Little humor here ...yeah. fair. there were a couple of #2s in rec this year, but not many thankfully. I remember a few from last year too, not terrible. The typical MO around here is your #1 pitcher pitches innings 1-2, and then you get someone else inning 3, and then if you've got a chance at winning or it's the unlimited run last inning, you bring back #1 otherwise you get someone else an inning too. So even in the crappy "can't reach the plate" situations, at least it's usually only 25 or so minutes in the middle there.
But I wouldn't necessarily say #1 gets the game moving, because that's a BROAD category, and where most of the walkathons come from really. Because there are a lot of girls just out there basically stepping and lobbing it like the coach would. Sure, it gets to the plate, near the plate ,bounces on the plate ,etc but I'm not sure that's going to develop them.
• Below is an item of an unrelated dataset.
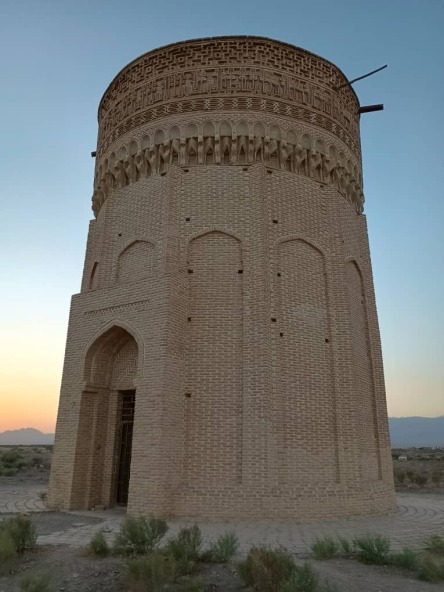 برج مهماندوست، دامغان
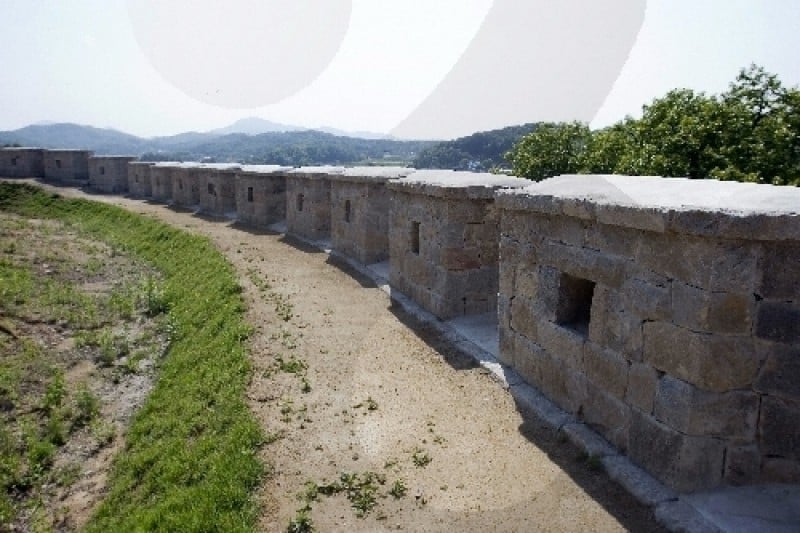 Yeonmijeong Pavilion  (4/11)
IMO, you need to be at least attempting to whip it/releasing at the hip, and on average at least 1 pitch per batter should be a "you should've swung at that". It's a low bar and still might be an 8-walk inning, but at least there's a sense that if they keep at it, they'll get better, and that someone's actually teaching them "right".
On the other hand, we faced a girl the other day that I guess was kinda doing that, but she had all these wiggling and bouncing, and did what I guess technically is a "Crow hop" in that she took a step with her push foot first, before getting through what wasn't an unreasonable delivery. But she repeated her motion pretty well every time! (also was mostly high balls around the umpires head)
Somewhere in reading this description of rec ball I started thinking about the movie Dances With Wolves.... the vast tundra and nothing going on for 20 minutes...?
What are your thoughts about having pitcher evaluation before the season?
Like they have player assessments?
A,B,C
Perhaps by a certain age if someone wants to call themself a pitcher they should have to qualify at some skill level to be able to pitch?
(to keep some integrity of the game intact)
Simply considering that a coach can teach basics how to pitch, isn't really going to develop much quickly to make it very useful. If you get to pitch without training on your own it really deteriorates the rest of the game.
So what about a standard before teams are put together? Like I commented earlier perhaps to be a pitcher you would have to be able to hit a door 5 out of 10 times. That is not an unreasonable request. Say specifically above 10u.